President Biden is meeting with Chinese leader Xi Jinping today, marking the first time the two leaders have met since Joe Biden took office. While more of a political show, the event does mark a time when relations between the U.S. and China are at a relative low point due to tensions between China and Taiwan. Any warming between the two countries will be viewed as a net positive for global markets. 

What to Watch 

As mentioned above, FTX, previously one of the world’s largest cryptocurrency exchange platforms, collapsed into bankruptcy wiping out a $32 billion company overnight. When we have discussed cryptocurrencies and we have always told investors to understand and research what you are buying. FTX is only one company in the swiftly growing world of cryptocurrencies but the old Wall Street adage “there’s never just one cockroach” rings true right now and we implore our readers to continue to exercise caution in this market. One thing for sure is that regulators and law makers will take a much greater interest in the crypto market.
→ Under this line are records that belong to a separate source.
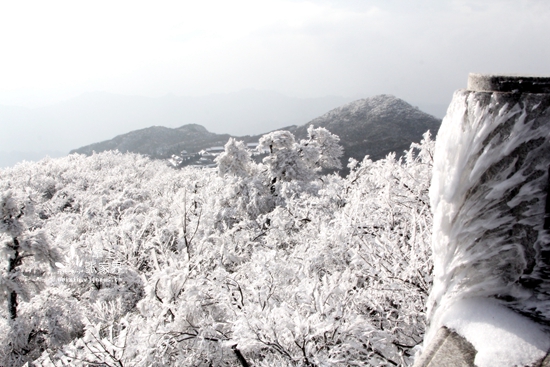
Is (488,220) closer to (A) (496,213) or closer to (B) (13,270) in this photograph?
(A) (496,213)

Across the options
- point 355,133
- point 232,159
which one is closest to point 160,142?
point 355,133

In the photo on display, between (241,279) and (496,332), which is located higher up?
(496,332)

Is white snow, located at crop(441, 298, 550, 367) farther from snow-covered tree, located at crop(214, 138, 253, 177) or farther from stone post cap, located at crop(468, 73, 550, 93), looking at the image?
snow-covered tree, located at crop(214, 138, 253, 177)

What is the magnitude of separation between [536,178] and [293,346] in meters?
3.83

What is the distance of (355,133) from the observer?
107 metres

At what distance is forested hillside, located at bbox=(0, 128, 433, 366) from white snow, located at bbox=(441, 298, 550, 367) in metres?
2.41

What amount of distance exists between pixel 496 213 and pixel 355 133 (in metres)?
109

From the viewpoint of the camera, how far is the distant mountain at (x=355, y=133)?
9294cm

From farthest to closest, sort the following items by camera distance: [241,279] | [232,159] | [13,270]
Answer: [232,159]
[13,270]
[241,279]

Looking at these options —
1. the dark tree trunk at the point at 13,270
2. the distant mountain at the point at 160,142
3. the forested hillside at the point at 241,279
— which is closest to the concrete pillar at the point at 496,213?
the forested hillside at the point at 241,279

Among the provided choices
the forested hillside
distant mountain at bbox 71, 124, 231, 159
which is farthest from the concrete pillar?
distant mountain at bbox 71, 124, 231, 159

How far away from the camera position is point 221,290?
5.74 meters

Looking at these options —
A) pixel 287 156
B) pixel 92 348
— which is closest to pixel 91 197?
→ pixel 287 156

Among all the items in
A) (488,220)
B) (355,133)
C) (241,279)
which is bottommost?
(241,279)
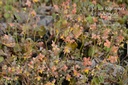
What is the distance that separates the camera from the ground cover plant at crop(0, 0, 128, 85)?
2891 mm

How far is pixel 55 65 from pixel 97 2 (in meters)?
1.41

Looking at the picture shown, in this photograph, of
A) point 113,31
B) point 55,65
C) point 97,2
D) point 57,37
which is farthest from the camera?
point 97,2

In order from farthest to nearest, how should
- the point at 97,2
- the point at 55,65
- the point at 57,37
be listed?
the point at 97,2, the point at 57,37, the point at 55,65

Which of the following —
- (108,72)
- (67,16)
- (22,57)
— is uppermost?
(67,16)

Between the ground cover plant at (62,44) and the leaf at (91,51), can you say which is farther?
the leaf at (91,51)

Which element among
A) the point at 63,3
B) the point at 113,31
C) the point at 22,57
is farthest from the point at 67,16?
the point at 22,57

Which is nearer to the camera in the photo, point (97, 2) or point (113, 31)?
point (113, 31)

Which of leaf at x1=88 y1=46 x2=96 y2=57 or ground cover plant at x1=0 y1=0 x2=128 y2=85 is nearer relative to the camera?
ground cover plant at x1=0 y1=0 x2=128 y2=85

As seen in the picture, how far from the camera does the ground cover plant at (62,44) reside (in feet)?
9.48

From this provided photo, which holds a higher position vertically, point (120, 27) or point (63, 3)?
point (63, 3)

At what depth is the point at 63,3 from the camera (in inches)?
143

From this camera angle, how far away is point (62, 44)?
3.19 m

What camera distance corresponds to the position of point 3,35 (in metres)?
3.26

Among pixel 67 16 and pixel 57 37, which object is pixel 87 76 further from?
pixel 67 16
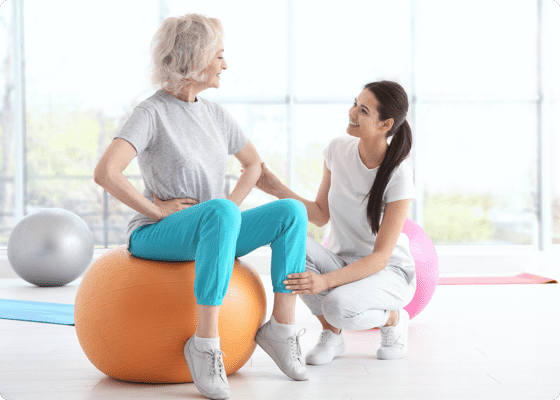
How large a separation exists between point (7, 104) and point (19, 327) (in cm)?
337

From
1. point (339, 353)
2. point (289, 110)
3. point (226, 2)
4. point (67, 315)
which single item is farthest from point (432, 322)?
point (226, 2)

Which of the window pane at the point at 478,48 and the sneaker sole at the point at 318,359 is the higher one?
the window pane at the point at 478,48

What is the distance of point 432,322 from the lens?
2877 millimetres

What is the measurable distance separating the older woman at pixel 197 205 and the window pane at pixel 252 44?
3645 mm

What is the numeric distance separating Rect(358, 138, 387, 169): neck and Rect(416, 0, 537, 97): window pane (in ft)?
12.1

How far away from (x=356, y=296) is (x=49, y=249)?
9.33 ft

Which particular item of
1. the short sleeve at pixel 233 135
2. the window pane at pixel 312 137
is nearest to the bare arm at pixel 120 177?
the short sleeve at pixel 233 135

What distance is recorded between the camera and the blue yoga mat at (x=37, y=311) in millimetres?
2932

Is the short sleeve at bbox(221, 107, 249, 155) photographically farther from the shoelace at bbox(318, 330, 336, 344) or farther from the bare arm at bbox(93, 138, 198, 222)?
the shoelace at bbox(318, 330, 336, 344)

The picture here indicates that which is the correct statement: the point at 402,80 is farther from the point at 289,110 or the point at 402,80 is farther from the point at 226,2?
the point at 226,2

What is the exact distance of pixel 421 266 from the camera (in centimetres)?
259

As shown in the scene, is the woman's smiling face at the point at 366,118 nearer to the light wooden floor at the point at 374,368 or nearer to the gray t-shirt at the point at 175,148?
the gray t-shirt at the point at 175,148

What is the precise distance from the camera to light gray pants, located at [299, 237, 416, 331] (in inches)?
77.1

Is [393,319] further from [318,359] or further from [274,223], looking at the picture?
[274,223]
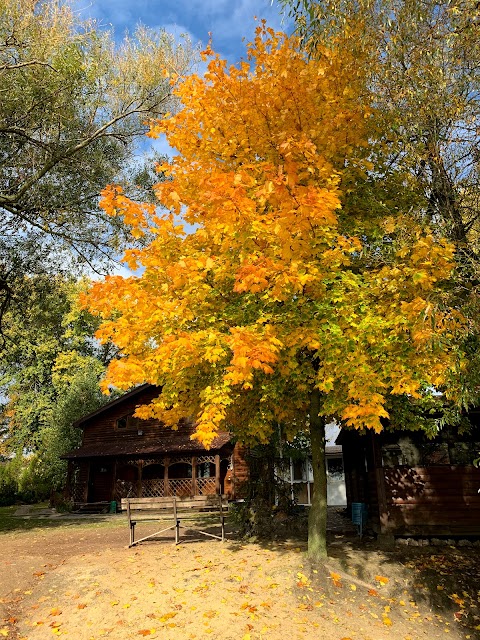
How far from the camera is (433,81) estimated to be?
7.07m

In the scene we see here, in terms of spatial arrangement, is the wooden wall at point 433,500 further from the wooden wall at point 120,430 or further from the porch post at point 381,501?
the wooden wall at point 120,430

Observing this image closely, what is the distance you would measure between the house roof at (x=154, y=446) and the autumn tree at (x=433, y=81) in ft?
59.3

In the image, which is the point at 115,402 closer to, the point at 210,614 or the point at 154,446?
the point at 154,446

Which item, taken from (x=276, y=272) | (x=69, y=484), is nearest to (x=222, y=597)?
(x=276, y=272)

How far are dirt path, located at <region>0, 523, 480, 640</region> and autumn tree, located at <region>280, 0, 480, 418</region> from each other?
3650 mm

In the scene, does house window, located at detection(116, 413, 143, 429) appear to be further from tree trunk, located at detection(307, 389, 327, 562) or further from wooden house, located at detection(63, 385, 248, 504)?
tree trunk, located at detection(307, 389, 327, 562)

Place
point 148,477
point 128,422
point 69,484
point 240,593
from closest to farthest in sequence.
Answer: point 240,593 < point 69,484 < point 128,422 < point 148,477

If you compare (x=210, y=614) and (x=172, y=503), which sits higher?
(x=172, y=503)

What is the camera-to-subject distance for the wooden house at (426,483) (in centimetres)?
1191

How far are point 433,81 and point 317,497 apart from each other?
8.08m

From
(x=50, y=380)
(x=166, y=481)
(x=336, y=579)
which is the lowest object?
(x=336, y=579)

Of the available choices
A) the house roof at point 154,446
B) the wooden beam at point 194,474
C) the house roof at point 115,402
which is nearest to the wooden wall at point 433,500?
the house roof at point 154,446

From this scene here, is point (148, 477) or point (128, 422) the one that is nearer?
point (128, 422)

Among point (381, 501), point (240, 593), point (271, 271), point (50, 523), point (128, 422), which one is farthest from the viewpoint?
point (128, 422)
RELATED VIDEO: CIO Bill Henderson on Cryptocurrency

Last week we saw some great news around the Fed, Russia/Ukraine War and China. Softening inflation data gives the Fed some room to slow down its interest rate hiking cycle, which growth stocks (NASDAQ) view favorably. We are cautiously optimistic that we have seen the peak in inflation. Remain vigilant nonetheless and watch events unfold around the cryptocurrency markets, the Russia/Ukraine war and whether President Biden and Xi Jinping announce any actual results of their meeting.